A CEO client once told us they spent 60 hours preparing a 45-slide board deck. The board spent 8 minutes flipping through it before launching into a discussion about something on slide 3. The other 44 slides? Never discussed.
If your board meeting preparation feels like a quarterly fire drill that consumes your team for two weeks and produces a document nobody reads end-to-end, you’re doing it wrong. Here’s how to build a board deck that actually drives decisions.
The 10-Slide Framework
Slide 1: Executive Summary
Five metrics with trend arrows and a 3-sentence narrative. If a board member reads nothing else, this slide should tell them whether the company is on track, ahead, or behind — and why.

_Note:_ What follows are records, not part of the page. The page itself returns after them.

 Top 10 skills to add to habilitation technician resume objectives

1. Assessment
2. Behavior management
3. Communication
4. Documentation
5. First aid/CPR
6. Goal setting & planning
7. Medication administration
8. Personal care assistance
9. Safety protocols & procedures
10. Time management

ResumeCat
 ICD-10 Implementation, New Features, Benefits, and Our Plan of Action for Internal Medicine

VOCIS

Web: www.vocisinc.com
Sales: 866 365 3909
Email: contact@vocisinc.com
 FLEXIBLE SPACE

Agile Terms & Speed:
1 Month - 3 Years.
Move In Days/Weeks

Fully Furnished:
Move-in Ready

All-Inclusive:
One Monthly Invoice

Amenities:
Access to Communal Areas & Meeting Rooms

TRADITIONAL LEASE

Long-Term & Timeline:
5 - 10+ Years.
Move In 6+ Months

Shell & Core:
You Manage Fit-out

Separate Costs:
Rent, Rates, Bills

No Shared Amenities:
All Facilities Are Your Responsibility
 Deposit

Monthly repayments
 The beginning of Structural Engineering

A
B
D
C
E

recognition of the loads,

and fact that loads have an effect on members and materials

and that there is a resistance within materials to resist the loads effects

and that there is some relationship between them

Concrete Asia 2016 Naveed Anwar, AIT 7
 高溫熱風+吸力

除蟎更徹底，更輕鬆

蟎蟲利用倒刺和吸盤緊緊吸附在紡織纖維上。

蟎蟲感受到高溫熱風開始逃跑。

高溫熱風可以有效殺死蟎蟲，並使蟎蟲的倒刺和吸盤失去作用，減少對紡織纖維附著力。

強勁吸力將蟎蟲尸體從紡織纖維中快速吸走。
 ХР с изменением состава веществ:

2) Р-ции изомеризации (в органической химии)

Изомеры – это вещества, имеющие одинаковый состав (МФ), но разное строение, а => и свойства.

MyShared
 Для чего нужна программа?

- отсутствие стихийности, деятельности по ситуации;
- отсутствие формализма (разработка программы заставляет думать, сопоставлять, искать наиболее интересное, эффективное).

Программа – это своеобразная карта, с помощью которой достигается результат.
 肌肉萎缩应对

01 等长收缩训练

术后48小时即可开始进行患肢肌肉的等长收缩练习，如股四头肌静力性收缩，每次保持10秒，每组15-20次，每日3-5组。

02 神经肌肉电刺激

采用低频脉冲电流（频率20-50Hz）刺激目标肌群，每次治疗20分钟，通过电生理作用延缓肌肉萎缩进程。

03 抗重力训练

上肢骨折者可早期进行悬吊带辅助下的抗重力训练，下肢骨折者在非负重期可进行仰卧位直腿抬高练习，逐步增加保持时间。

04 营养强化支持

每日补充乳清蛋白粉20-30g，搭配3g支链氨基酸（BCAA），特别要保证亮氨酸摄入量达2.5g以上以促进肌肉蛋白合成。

Slide 2: Financial Performance vs. Plan
Revenue, gross margin, operating expenses, and EBITDA — actual vs. budget, with variance explanations for anything over 5%.
Slide 3: Cash Position & Runway
Current cash balance, monthly burn rate, and months of runway. Include a cash flow waterfall showing where cash came from and where it went.
Slide 4: Revenue Deep Dive
Break revenue into its components: by product, segment, channel, or geography. Show trends over the last 4-6 quarters.
Slide 5: Key Operating Metrics
The 5-8 metrics specific to your business model. For SaaS: MRR, churn, NRR, CAC payback. For services: utilization, revenue per employee, pipeline coverage.
Slides 6-7: Strategic Initiatives Update
Status on the 3-5 major initiatives the board approved. For each: objective, current status (green/yellow/red), key milestones, and any decision points or resource asks.
Slide 8: Sales Pipeline & Forecast
Pipeline by stage with conversion rates, weighted forecast for next quarter, and notable wins or losses.
Slide 9: Team & Organizational Update
Key hires, departures, org changes. Headcount plan vs. actual. Keep it brief — 5 bullets maximum.
Slide 10: Decisions Needed
The most important slide after the executive summary. Explicitly list what you need from the board: approvals, input on strategy, introductions, or guidance on specific challenges.
Three Rules That Transform Board Meetings
Rule 1: Send the deck 48 hours early. Tell your board to read it before the meeting. Use meeting time for discussion, not presentation.
Rule 2: Lead with bad news. Boards lose trust when they feel surprised. Present challenges early, honestly, and with a plan to address them.
Rule 3: Track commitments. End every board meeting with a clear list of action items, owners, and deadlines. Start the next meeting by reviewing that list.
Do This Monday
- Pull your last board deck. Count the slides. If it’s over 15, challenge yourself to cut it to 10 without losing substance.
- Add a “Decisions Needed” slide if you don’t have one. List 2-3 specific asks for your board.